柠檬酸(citric acid)为无色、无臭颗粒粉末,具有强烈酸味,为动植物体内的天然成分和生理代谢的中间产物,是一种非常重要的平台化合物[1],也是当前世界上产量和消费量最大的食用有机酸[2]。柠檬酸主要合成方式为微生物发酵法,约有99%的产品是采用此方法生产[3]。因为丝状真菌黑曲霉有酶系丰富、发酵效率高、副产物少等优势,所以在工业化生产中,超过80%柠檬酸产品是由黑曲霉液体深层发酵获得[4]。但在液体培养体系中,其独特的形态学特征会显著影响产品的产量。因此,以黑曲霉为代表的丝状菌形态学解析、塑造及其调控一直是现代工业发酵研究的热点[5]。
1 菌丝球形成机理
在液体培养体系中,与细菌、酵母发酵过程相比,丝状真菌黑曲霉呈现复杂的形态学特征,如高度游离的菌丝,菌丝缠绕疏松的菌丝团以及菌丝缠绕紧密的菌丝球[5];在搅拌条件下的液体培养体系,更易产生非均相体系,影响耗氧发酵的两个关键过程——溶氧(dissolved oxygen)和传质过程(mass transfer),进而影响菌体生长和发酵产率[6]。在柠檬酸工业化生产中,发酵菌种黑曲霉孢子扩大培养需要经平板筛选、斜面培养、茄子瓶培养、麸曲桶培养等逐级扩大培养获得成熟的孢子,如图1所示,制备过程繁琐且周期长(制备周期超过30 d);然后在液体培养体系中获得成熟的种子。
图1 工业化规模产柠檬酸黑曲霉的扩大培养 Fig.1 Expanding cultivation of A. niger producing citric acid cultured in industrial scale
由于在连续培养过程中黑曲霉特殊的菌丝体结构,会造成溶解氧运输受到限制,进一步导致细胞代谢与柠檬酸合成异常,柠檬酸生产仍然以分批发酵模式存在,其能效较低,已成为柠檬酸产业提升的瓶颈。
丝状真菌首先由休眠孢子吸水膨胀,逐渐萌发形成菌丝,菌丝进一步生长,形成大量的游离菌丝,游离菌丝相互缠绕形成菌丝球,图2为产柠檬酸黑曲霉液体培养时的形态学特征。根据孢子在萌发初期的聚集特性,菌丝球形成机制可分为非凝集性(non-coagulating type)和凝集性(coagulating type)两种类型[7]。非凝集型孢子的菌丝球形成会受到孢子浓度影响,低接种量会加速菌丝球形成。孢子聚集过程受到培养基组成、孢子活力、接种量以及机械搅拌因素的影响,主要发生在两个阶段:(1)接种后发生聚集,此过程仅受到渗透压和pH值影响;(2)萌发后发生聚集,不仅受到渗透压和pH值影响,还受到通气和搅拌的影响。在丝状真菌的液体培养体系中,只有准确把握孢子聚集类型以及其接种量,才能准确评估菌体的形态学特征。

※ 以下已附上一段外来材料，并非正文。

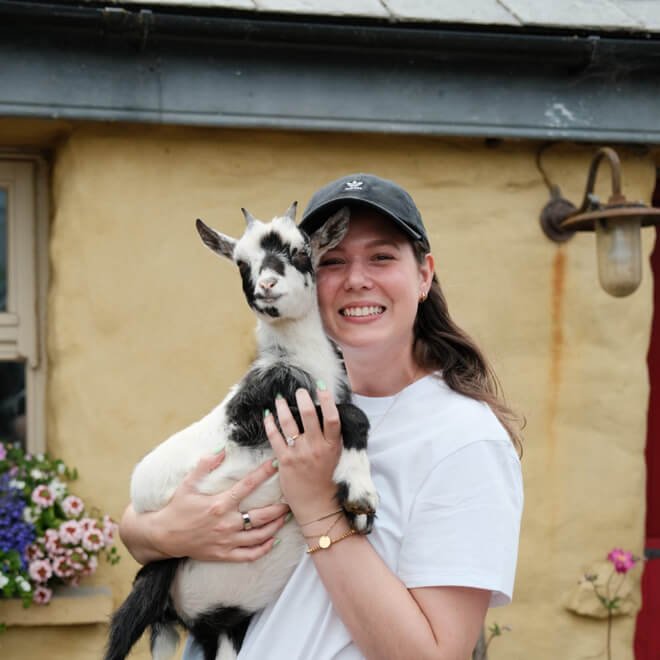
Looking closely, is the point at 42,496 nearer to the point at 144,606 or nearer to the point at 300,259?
the point at 144,606

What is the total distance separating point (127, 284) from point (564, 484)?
210 cm

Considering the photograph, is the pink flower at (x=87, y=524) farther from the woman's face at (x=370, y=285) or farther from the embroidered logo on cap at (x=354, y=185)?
the embroidered logo on cap at (x=354, y=185)

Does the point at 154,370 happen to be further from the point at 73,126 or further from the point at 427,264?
the point at 427,264

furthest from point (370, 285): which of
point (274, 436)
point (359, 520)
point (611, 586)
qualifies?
point (611, 586)

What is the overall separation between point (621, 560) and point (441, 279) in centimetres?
143

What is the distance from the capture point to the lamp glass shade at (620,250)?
4184mm

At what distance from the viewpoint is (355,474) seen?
7.29ft

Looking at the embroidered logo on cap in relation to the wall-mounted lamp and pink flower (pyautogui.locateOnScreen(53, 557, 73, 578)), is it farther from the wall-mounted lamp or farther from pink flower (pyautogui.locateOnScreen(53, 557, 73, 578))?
pink flower (pyautogui.locateOnScreen(53, 557, 73, 578))

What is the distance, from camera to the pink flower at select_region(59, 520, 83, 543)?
13.1 ft

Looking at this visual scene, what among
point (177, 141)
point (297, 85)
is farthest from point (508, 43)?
point (177, 141)

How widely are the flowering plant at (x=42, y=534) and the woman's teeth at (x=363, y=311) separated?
2119mm

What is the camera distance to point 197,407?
4332mm

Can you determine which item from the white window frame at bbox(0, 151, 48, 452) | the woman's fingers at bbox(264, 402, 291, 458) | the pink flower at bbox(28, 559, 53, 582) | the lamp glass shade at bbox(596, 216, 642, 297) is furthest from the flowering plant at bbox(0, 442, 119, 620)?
the lamp glass shade at bbox(596, 216, 642, 297)

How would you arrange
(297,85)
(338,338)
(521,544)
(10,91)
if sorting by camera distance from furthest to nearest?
(521,544), (297,85), (10,91), (338,338)
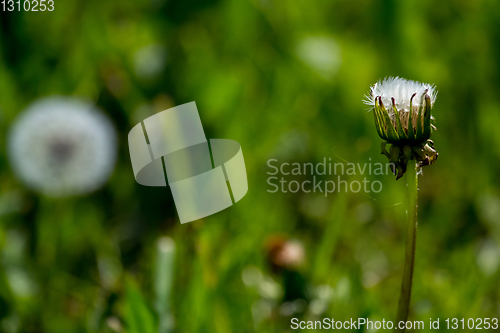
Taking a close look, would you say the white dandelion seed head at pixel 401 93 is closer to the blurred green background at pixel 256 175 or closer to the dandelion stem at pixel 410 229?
the dandelion stem at pixel 410 229

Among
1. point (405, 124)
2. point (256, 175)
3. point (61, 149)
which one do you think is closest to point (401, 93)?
point (405, 124)

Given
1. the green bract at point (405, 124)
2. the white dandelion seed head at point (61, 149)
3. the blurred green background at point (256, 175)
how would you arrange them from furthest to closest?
the white dandelion seed head at point (61, 149) < the blurred green background at point (256, 175) < the green bract at point (405, 124)

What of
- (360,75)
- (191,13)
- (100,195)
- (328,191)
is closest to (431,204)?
(328,191)

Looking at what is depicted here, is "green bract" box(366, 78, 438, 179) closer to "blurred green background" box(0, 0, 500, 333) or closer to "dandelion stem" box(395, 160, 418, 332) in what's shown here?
"dandelion stem" box(395, 160, 418, 332)

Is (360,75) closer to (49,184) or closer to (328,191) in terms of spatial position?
(328,191)

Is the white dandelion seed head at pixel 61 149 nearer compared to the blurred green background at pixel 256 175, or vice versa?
the blurred green background at pixel 256 175

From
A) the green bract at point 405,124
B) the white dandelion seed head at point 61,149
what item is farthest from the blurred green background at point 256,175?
the green bract at point 405,124
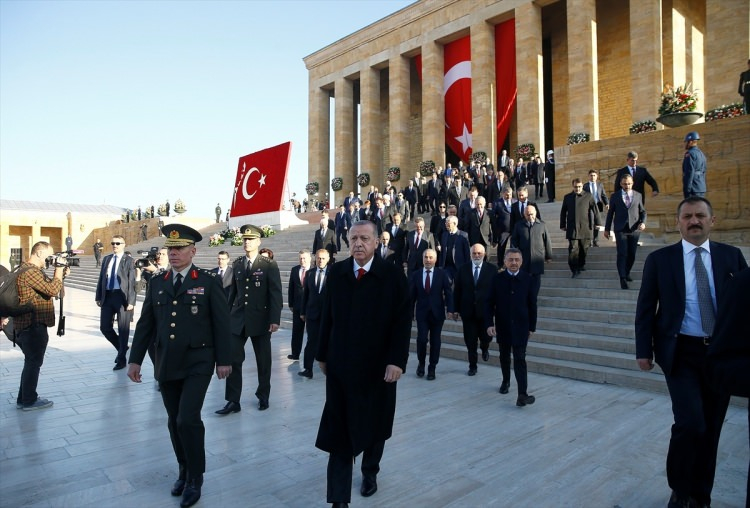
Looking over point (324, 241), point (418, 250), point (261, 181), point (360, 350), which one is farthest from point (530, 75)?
point (360, 350)

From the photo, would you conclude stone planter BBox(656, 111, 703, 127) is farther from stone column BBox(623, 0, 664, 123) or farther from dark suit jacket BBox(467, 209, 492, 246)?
stone column BBox(623, 0, 664, 123)

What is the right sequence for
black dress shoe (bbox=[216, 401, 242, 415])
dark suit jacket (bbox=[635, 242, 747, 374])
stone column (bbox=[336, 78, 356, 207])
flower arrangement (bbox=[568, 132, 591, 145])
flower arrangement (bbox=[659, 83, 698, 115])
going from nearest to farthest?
dark suit jacket (bbox=[635, 242, 747, 374]) → black dress shoe (bbox=[216, 401, 242, 415]) → flower arrangement (bbox=[659, 83, 698, 115]) → flower arrangement (bbox=[568, 132, 591, 145]) → stone column (bbox=[336, 78, 356, 207])

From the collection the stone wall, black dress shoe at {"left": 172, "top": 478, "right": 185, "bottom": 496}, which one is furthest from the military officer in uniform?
the stone wall

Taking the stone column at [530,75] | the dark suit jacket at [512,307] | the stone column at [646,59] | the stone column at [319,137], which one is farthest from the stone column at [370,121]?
the dark suit jacket at [512,307]

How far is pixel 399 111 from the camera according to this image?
27.7m

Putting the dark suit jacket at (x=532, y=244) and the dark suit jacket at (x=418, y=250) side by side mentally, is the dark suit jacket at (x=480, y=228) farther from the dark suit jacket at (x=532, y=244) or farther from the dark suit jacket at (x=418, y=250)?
the dark suit jacket at (x=532, y=244)

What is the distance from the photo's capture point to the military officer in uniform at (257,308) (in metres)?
5.27

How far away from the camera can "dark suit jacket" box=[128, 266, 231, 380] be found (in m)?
3.25

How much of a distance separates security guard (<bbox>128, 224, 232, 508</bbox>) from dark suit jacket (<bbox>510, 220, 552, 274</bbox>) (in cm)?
580

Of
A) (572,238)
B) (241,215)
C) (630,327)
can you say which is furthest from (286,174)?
(630,327)

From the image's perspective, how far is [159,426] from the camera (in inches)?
181

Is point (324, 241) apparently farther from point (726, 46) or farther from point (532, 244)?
point (726, 46)

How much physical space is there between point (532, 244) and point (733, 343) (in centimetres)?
599

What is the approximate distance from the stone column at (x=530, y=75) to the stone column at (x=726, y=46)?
6343 mm
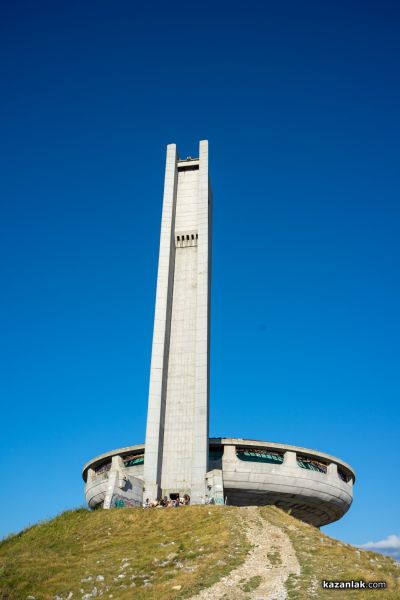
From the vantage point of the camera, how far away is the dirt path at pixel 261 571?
1836 centimetres

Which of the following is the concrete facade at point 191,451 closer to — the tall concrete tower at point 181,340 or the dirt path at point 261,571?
the tall concrete tower at point 181,340

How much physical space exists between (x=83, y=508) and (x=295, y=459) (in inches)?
711

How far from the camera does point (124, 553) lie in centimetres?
2339

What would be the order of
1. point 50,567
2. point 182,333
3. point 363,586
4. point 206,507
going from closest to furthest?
point 363,586 < point 50,567 < point 206,507 < point 182,333

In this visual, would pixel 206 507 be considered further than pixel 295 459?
No

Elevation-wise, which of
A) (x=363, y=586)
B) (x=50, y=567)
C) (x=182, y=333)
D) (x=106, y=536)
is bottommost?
(x=363, y=586)

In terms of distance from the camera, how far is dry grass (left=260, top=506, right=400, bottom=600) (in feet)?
58.9

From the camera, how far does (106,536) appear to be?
26.7 meters

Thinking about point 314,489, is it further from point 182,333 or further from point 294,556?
point 294,556

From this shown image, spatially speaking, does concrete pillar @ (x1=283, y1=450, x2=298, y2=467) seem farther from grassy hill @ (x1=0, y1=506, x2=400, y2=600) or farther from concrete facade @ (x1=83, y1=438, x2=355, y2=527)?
grassy hill @ (x1=0, y1=506, x2=400, y2=600)

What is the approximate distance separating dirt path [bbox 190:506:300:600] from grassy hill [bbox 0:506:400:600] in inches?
3.2

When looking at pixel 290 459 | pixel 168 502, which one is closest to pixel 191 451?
pixel 168 502

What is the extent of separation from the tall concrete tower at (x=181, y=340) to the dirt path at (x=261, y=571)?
44.8 ft

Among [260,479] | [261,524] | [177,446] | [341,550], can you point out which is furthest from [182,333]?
[341,550]
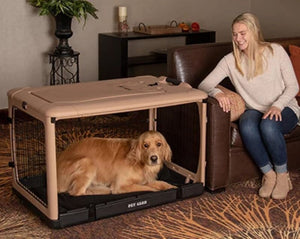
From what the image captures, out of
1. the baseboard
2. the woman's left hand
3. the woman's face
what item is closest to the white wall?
the baseboard

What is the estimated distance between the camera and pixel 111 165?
3.05 metres

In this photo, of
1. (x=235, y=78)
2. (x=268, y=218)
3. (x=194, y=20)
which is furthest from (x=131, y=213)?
(x=194, y=20)

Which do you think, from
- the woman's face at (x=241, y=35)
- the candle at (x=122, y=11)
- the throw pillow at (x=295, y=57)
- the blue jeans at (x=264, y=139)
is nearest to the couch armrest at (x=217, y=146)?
the blue jeans at (x=264, y=139)

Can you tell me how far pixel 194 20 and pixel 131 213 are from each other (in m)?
3.05

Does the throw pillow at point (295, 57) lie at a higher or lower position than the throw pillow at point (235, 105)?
higher

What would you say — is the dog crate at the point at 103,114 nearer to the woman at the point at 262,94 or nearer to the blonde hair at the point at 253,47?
the woman at the point at 262,94

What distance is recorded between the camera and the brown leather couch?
3.10m

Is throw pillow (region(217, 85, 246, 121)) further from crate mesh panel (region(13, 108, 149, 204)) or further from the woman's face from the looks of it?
crate mesh panel (region(13, 108, 149, 204))

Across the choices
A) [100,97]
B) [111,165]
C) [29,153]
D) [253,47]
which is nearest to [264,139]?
[253,47]

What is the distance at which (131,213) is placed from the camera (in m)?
2.94

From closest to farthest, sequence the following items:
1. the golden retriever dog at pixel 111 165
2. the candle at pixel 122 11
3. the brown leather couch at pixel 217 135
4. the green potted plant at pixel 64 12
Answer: the golden retriever dog at pixel 111 165
the brown leather couch at pixel 217 135
the green potted plant at pixel 64 12
the candle at pixel 122 11

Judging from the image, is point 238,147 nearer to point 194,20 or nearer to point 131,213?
point 131,213

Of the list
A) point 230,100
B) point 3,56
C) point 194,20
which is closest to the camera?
point 230,100

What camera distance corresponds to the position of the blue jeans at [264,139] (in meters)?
3.11
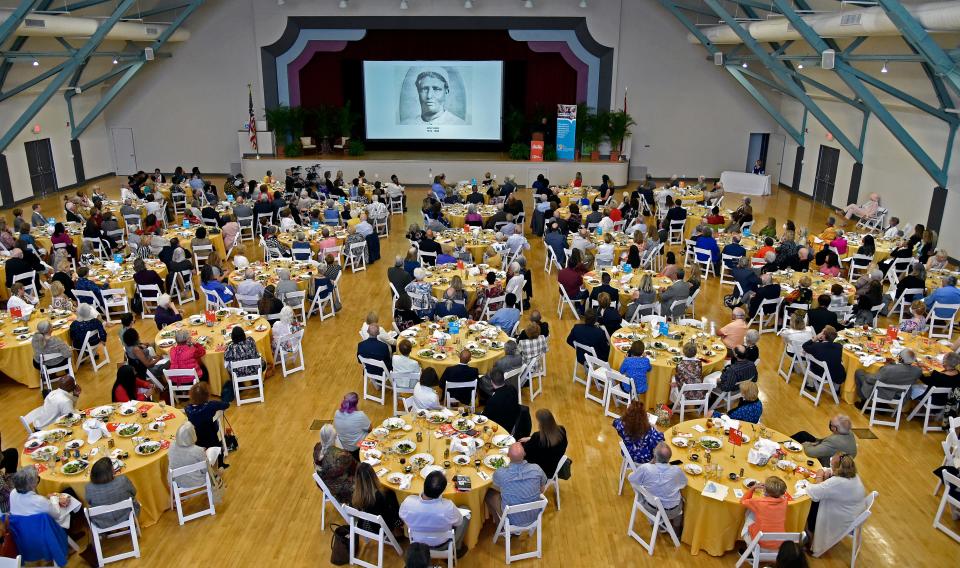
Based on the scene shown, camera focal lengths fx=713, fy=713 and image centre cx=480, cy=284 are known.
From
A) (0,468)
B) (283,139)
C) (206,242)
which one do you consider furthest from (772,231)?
(283,139)

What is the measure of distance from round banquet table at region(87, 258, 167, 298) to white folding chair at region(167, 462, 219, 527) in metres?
6.94

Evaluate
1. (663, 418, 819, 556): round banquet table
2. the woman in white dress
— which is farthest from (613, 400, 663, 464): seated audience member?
the woman in white dress

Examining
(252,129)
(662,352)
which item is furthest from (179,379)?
(252,129)

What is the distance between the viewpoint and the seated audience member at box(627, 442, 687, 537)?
7.94 m

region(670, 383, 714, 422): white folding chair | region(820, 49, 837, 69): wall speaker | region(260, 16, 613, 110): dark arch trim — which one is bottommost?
region(670, 383, 714, 422): white folding chair

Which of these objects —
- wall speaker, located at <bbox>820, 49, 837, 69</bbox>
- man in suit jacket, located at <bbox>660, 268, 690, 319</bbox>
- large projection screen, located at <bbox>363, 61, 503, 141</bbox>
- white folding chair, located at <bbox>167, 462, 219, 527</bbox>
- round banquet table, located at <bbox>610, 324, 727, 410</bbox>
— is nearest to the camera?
white folding chair, located at <bbox>167, 462, 219, 527</bbox>

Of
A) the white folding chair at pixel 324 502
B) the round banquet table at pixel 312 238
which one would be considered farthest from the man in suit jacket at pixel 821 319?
the round banquet table at pixel 312 238

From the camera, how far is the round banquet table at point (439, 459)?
26.0 feet

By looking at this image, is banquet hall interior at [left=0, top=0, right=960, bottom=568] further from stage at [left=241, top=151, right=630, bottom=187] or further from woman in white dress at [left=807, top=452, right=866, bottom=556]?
stage at [left=241, top=151, right=630, bottom=187]

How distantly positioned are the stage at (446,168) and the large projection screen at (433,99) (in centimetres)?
216

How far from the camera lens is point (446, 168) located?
2980cm

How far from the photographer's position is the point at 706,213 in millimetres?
20984

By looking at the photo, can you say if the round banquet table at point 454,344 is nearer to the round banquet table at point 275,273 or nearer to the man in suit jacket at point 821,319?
the round banquet table at point 275,273

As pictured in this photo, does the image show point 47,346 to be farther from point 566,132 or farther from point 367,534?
point 566,132
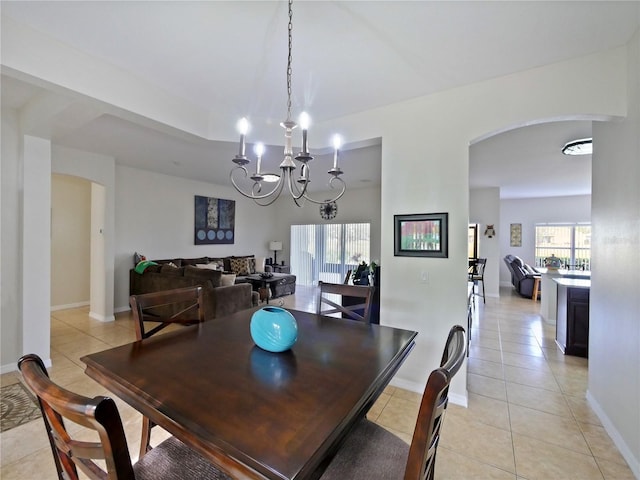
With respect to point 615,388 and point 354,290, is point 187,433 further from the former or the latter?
point 615,388

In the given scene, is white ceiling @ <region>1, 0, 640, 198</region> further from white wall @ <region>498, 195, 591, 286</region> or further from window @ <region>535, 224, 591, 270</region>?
window @ <region>535, 224, 591, 270</region>

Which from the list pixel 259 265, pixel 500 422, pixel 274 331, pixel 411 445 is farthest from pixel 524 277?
pixel 411 445

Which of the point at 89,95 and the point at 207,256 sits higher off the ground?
the point at 89,95

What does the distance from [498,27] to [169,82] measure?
Answer: 8.29ft

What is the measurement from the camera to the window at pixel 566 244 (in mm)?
8070

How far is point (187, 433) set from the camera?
0.85 metres

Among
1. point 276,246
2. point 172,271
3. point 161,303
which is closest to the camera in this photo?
point 161,303

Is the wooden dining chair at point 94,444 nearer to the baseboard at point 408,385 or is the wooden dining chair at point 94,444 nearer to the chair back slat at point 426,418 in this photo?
the chair back slat at point 426,418

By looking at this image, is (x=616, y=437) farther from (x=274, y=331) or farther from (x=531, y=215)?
(x=531, y=215)

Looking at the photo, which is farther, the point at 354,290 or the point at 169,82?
the point at 169,82

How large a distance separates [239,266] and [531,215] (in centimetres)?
866

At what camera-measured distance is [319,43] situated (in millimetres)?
1945

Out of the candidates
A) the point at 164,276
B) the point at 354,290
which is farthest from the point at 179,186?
the point at 354,290

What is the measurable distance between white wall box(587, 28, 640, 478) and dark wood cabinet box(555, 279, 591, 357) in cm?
121
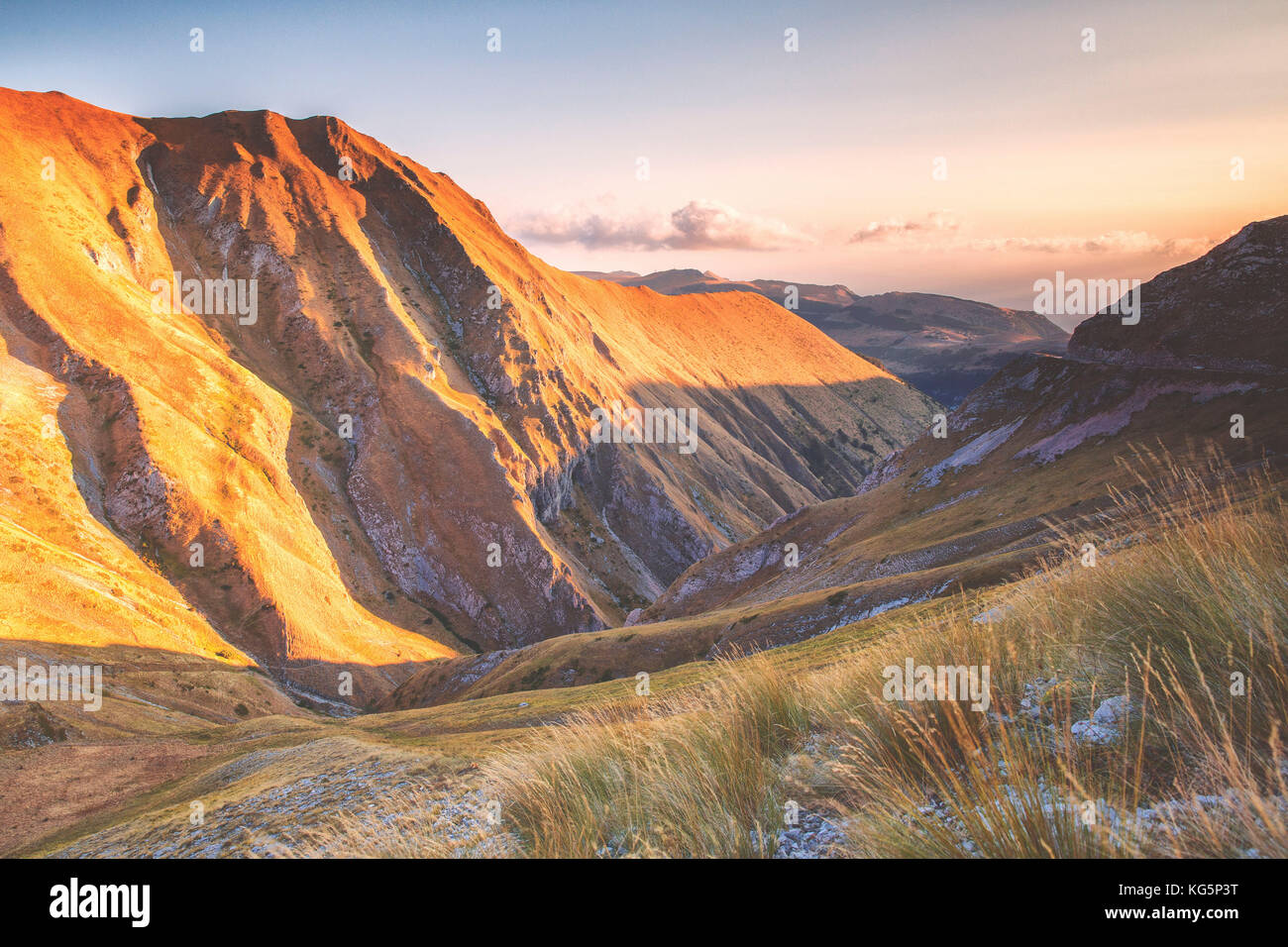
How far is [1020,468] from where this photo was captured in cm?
4459

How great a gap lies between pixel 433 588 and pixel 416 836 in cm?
7327

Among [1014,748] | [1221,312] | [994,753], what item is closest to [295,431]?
[994,753]

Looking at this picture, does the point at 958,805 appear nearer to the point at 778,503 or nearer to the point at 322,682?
the point at 322,682

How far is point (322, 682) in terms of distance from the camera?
52781 mm

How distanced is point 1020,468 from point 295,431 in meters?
72.3

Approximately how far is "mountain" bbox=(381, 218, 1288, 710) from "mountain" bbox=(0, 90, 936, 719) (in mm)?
17913

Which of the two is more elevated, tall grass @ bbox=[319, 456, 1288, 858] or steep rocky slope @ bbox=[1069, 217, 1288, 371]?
steep rocky slope @ bbox=[1069, 217, 1288, 371]

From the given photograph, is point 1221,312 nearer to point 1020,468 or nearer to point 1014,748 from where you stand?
point 1020,468

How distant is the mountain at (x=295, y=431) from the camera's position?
4803 centimetres

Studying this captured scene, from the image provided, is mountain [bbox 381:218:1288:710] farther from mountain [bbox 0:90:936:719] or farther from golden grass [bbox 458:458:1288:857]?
golden grass [bbox 458:458:1288:857]

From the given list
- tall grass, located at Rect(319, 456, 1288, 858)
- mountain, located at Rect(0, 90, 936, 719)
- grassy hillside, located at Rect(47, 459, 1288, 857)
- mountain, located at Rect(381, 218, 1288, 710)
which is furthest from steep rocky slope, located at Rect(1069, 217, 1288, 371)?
mountain, located at Rect(0, 90, 936, 719)

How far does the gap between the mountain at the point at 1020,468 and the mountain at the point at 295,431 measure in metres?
17.9

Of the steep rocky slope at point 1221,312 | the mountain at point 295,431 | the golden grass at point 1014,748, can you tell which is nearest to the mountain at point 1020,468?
the steep rocky slope at point 1221,312

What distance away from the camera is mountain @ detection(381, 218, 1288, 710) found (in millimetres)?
30969
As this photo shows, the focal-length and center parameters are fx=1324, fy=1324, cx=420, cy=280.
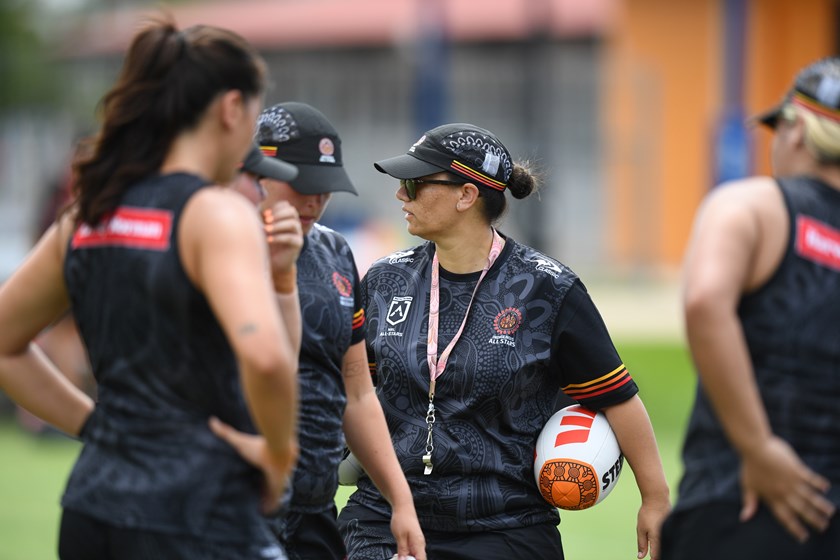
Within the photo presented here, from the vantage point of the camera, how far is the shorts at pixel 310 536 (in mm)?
4035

图2 产柠檬酸黑曲霉液态培养时的形态学特征 Fig.2 Morphological characteristics of A. niger producing citric acid when cultured in liquid culture
2 形态学分析
丝状真菌形态学特征可分为微观形态学特征和宏观形态学特征。微观形态学特征直接受到发酵环境的影响,它是宏观形态学特征的外观呈现。在液体培养体系中,菌丝团或菌丝球的培养形式,可以降低发酵液黏度,提高传质与溶氧过程,同时利于菌体与产品的分离;但菌丝球核心与营养物质的运输存在限制扩散,形成生产率下降的“盲区”[5]。在工业化生产中,游离菌丝状的培养方式改善细胞生长速率与产率比较常见,但对于柠檬酸发酵生产来说,菌丝团或菌丝球更适合[8]。菌丝球的宏观生长表现为菌丝球半径的增加,但随着菌丝球半径的增加,发酵体系营养物质至菌丝球内部运输受到限制,因此菌丝球存在临界半径[9]。精确界定菌丝球的临界半径,对于准确控制发酵过程具有重要的意义。为了正确表征菌丝球的宏观形态学特征,EMERSON [10]首先提出了菌丝球的生长模型-立方根定律,菌丝球壳芯的宽度恒定,壳芯生物量因底物限制而不参与生产过程,其生长仅发生在菌丝球壳外围,以恒定的比生长速率生长,直至菌丝球临界半径。此模型的提出为定量分析丝状真菌形态学特征奠定了基础。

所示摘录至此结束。